Generally speaking, only formal wear was worn so long that hems skimmed the ground. While skirt length in America has varied throughout the past four centuries according to fashion, working women (which is to say, most women) were more likely to wear skirts that were several inches above the ground. Even then, they might hike up the hem and tuck it in their waist to get the skirt out of the way. “During much of the eighteenth century,” writes textile curator Linda Baumgarten, “women’s skirts were long and the sleeves covered the elbows; yet a woman would readily push up her sleeves and hike up her petticoats while doing laundry or working in the dairy, and, when fashion dictated it, women would shorten their skirts to the ankles, as many did in the 1780s.”
Another point worth noting, as many reenactors have discovered from personal experience, is that natural fabrics that are common in historically accurate clothing–wool and linen–don’t burst into flame when they come into contact with fire. They smolder.
Just for fun, here’s an old poem (1568) by Sir Philip Sidney that mentions young women hiking up skirts to play sports!
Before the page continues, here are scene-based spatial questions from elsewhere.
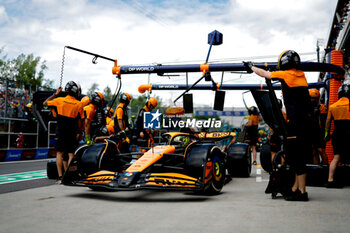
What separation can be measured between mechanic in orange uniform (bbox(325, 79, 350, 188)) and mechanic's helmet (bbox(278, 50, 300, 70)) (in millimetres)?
1828

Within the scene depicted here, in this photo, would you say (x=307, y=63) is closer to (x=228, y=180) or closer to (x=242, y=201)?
(x=228, y=180)

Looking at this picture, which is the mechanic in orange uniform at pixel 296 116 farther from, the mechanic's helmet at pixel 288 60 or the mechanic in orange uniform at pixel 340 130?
the mechanic in orange uniform at pixel 340 130

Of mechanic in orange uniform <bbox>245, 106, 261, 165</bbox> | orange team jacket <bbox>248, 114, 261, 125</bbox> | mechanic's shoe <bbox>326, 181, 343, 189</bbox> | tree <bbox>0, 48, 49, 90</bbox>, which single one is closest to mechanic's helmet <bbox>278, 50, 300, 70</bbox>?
mechanic's shoe <bbox>326, 181, 343, 189</bbox>

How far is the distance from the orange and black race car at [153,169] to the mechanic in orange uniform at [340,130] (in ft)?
6.39

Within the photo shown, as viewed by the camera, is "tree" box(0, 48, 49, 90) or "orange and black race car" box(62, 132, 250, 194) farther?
"tree" box(0, 48, 49, 90)

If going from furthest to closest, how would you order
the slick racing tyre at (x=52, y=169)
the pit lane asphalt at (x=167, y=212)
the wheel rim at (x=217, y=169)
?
the slick racing tyre at (x=52, y=169), the wheel rim at (x=217, y=169), the pit lane asphalt at (x=167, y=212)

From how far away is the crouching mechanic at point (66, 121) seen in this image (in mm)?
6617

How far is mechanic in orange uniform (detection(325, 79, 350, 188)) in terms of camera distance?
6160 millimetres

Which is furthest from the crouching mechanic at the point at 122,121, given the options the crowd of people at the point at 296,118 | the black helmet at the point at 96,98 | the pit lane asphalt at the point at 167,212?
the crowd of people at the point at 296,118

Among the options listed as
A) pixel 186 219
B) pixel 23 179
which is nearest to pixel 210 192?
pixel 186 219

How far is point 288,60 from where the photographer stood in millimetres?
5062

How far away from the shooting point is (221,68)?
10117 millimetres

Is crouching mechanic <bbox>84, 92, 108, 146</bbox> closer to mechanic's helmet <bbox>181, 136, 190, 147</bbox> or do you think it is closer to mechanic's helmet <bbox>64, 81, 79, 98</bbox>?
mechanic's helmet <bbox>64, 81, 79, 98</bbox>

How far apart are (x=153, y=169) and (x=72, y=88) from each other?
8.48 ft
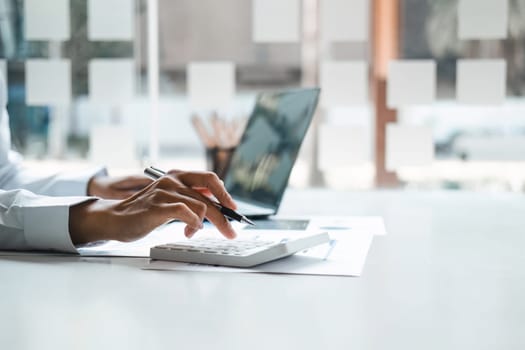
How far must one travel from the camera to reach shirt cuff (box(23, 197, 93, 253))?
44.1 inches

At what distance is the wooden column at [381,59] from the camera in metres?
2.32

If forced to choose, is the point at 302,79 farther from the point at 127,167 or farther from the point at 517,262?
the point at 517,262

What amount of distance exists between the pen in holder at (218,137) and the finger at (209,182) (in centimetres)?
83

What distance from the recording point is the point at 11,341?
2.22 ft

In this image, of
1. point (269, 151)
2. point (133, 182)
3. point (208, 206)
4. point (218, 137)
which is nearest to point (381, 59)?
point (218, 137)

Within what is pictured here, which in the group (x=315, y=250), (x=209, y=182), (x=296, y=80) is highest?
(x=296, y=80)

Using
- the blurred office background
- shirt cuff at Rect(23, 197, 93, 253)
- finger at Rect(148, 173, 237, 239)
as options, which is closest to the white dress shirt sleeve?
shirt cuff at Rect(23, 197, 93, 253)

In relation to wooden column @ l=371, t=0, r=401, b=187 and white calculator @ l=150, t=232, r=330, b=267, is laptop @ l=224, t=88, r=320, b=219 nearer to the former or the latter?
white calculator @ l=150, t=232, r=330, b=267

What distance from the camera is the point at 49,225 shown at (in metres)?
1.12

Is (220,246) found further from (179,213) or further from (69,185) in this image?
(69,185)

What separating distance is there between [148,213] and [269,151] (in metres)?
0.56

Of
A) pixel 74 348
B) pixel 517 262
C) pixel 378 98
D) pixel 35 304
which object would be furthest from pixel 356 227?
pixel 378 98

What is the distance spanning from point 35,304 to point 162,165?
5.38ft

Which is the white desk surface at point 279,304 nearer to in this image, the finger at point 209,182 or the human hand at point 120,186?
the finger at point 209,182
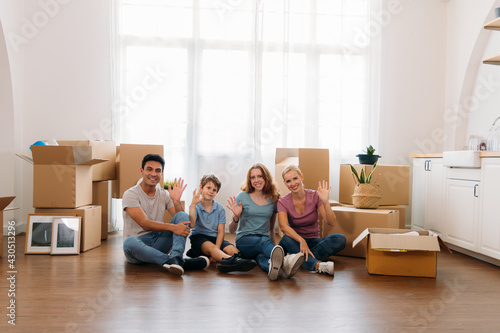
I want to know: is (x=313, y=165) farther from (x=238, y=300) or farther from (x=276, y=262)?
(x=238, y=300)

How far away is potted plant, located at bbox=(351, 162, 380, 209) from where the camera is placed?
12.0 feet

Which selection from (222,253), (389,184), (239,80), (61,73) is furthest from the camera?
(239,80)

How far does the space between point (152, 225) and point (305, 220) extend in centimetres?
113

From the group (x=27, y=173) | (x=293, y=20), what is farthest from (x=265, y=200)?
(x=27, y=173)

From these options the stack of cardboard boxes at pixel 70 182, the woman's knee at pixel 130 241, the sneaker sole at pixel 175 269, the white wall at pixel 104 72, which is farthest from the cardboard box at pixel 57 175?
the sneaker sole at pixel 175 269

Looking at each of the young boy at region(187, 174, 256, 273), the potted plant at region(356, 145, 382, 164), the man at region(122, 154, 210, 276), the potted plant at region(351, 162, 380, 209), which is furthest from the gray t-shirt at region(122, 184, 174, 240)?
the potted plant at region(356, 145, 382, 164)

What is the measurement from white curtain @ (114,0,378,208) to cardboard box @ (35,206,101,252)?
3.67ft

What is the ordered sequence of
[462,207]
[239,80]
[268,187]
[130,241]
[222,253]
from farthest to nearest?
[239,80], [462,207], [268,187], [222,253], [130,241]

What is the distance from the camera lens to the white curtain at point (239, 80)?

Elizabeth (@leezechka) says:
February 4, 2013 at 9:28 pm (Edit)
Linen can still burn though it does not light up like cotton, wool has amazing fire resistant properties, which also is why it works well for military uniforms, which can easily come into contact with sparks and flames from guns and cannons.
Caroline Clemmons says:
February 4, 2013 at 10:35 pm (Edit)
Very interesting, and your point about fabrics hit home. Nylon melts to the skin. Sometimes, old ways were best. Not that I’d ever want to cook over an open fire. I prefer modern conveniences.
Mary Miley says:
February 5, 2013 at 6:55 am (Edit)
Amen, Sister! I’ll take mod-cons every day.
February 5, 2013 at 1:36 am (Edit)
A reblogué ceci sur La médiathèque de la Compagnie des Cent Associes and commented:
Un blog intéressant sur les “mythes historiques”. A suivre.
February 5, 2013 at 9:24 am (Edit)
Love the poem!
Petticoat Burns « Kitty Calash says:
February 5, 2013 at 6:47 pm (Edit)
[…] on an English site catering to reenactors. There’s a variation I’d never heard, about wetting petticoat hems to keep them from engulfing the wearer in flames. (OK, mild exaggeration: to keep the petticoat from igniting fully, thus… hat tip to Back […]
April 3, 2013 at 9:01 pm (Edit)
I have my doubts that it is a true “myth”. It seems like such common sense to me to wet long skirt hems when working near a fire. How would anyone now really know how each individual person would handle this?
Mary Miley says:
January 24, 2014 at 3:47 pm (Edit)
The Voice of Experience:
Alena who works in costume wrote me,
I am a long-time reenactor who recently started working at a museum, and since starting I have twice heard about women wetting the bottom few inches of their skirts so they would not catch fire while cooking on the hearth. I believe this to be a myth for two reasons. One, as you know, skirts made of natural fibers don’t catch fire all that easily. I have stood too close to the cook-fire in my wool skirts, I got a scorch hole in my skirt, but no flames, I promise. The other reason I can not imagine this is true is the weight that a couple of inches of water add to a skirt. When reenacting outdoors we inevitably run into wet weather, and once the bottom few inches of our skirts soak up the moisture they get so heavy, they stick to the ankles and ultimately become harder to control. None of us would ever willingly soak our skirts then work over the fire. That would make hard work even harder!